(Work instructions)
Look below for the line containing "Happy senior couple" and the line containing "A modern kitchen", then set down both and every line between them exactly, without pictures.

(Given data)

========================

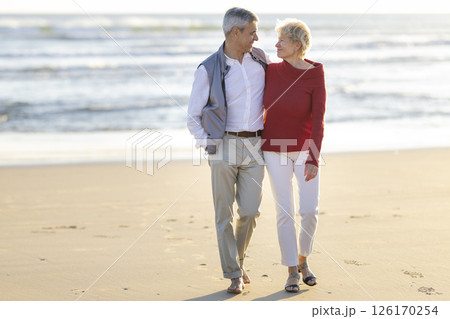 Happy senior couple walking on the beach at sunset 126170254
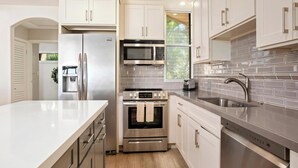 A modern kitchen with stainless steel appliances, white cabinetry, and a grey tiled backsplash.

========================

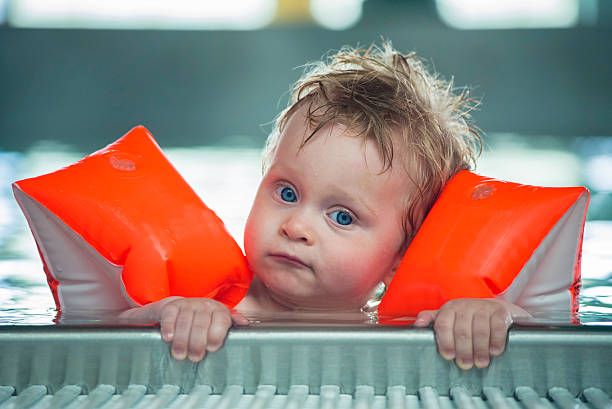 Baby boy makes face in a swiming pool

========================

(Result of this task)
 Happy senior couple walking on the beach at sunset 126170254
 A modern kitchen with stainless steel appliances, white cabinetry, and a grey tiled backsplash.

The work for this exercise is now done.